CE is a process of experiences which leads the person to work with their motor disabilities, moving towards increased independence. It is a system which is primarily suitable for people with neurological conditions such as cerebral palsy, Parkinson’s disease, multiple sclerosis, stroke, acquired head injury and dyspraxia.
Neurological conditions create a wide range of developmental challenges which can involve areas of gross and fine movement, perception, cognition, social skills, emotional development, speech, language and communication. These in turn can significantly affect motivation, confidence and personality. Ultimately it is the whole personality that is impacted by the condition.
András Petö, the founder of conductive education, viewed people with neurological conditions as a whole; focussing not only on the body but also the personality.

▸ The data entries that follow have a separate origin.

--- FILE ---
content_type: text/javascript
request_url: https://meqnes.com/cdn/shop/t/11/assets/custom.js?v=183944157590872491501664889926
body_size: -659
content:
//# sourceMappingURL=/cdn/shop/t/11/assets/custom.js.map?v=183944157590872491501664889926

He therefore chose methods of facilitation in such a way that they not only made movements/actions possible, but also developed the whole personality; the wish, desire and ability to be active. CE perceives people with neurological conditions as facing a challenge of learning rather than needing treatment for a medical condition.
After a malfunction or an impairment of the central nervous system, there remains a residual capacity which can be activated to take over functions from the damaged areas. This is known as neuroplasticity. However this residual capacity can not be tapped spontaneously – it must be activated. Petö argued that in order to ensure learning people with neurological conditions should be ‘taught’ rather than ‘treated’. Through a structured teaching environment, led by the conductor, the brain can access residual capacity and learning can be promoted. CE can be seen to utilise the neuroplastic properties of the brain in order to re/learn lost or impaired functionality
Individuals without disabilities often learn quickly how to make use of their environment, how to connect with it, and use it as a tool in human development. They learn to adapt and respond to the environment and its demands. In addition, they learn to influence it thus having an active interaction with the environment.
This situation though, is different for individuals with neurological conditions. Disturbed mobility is accompanied by a challenge in the ability to perceive. The impeded movement can restrict or prevent interactions with people and objects which assist with development. Therefore the ability to adapt formatively to the demands of the environment and to engage in constructive interplay can be affected. This can result in negative experiences and frustrations which in turn affect personality. The dysfunction of the personality in turn restricts physical development and so the circle begins. CE aims to break this circle and transform the lives of people with neurological disabilities by creating people who both desire and are able to learn.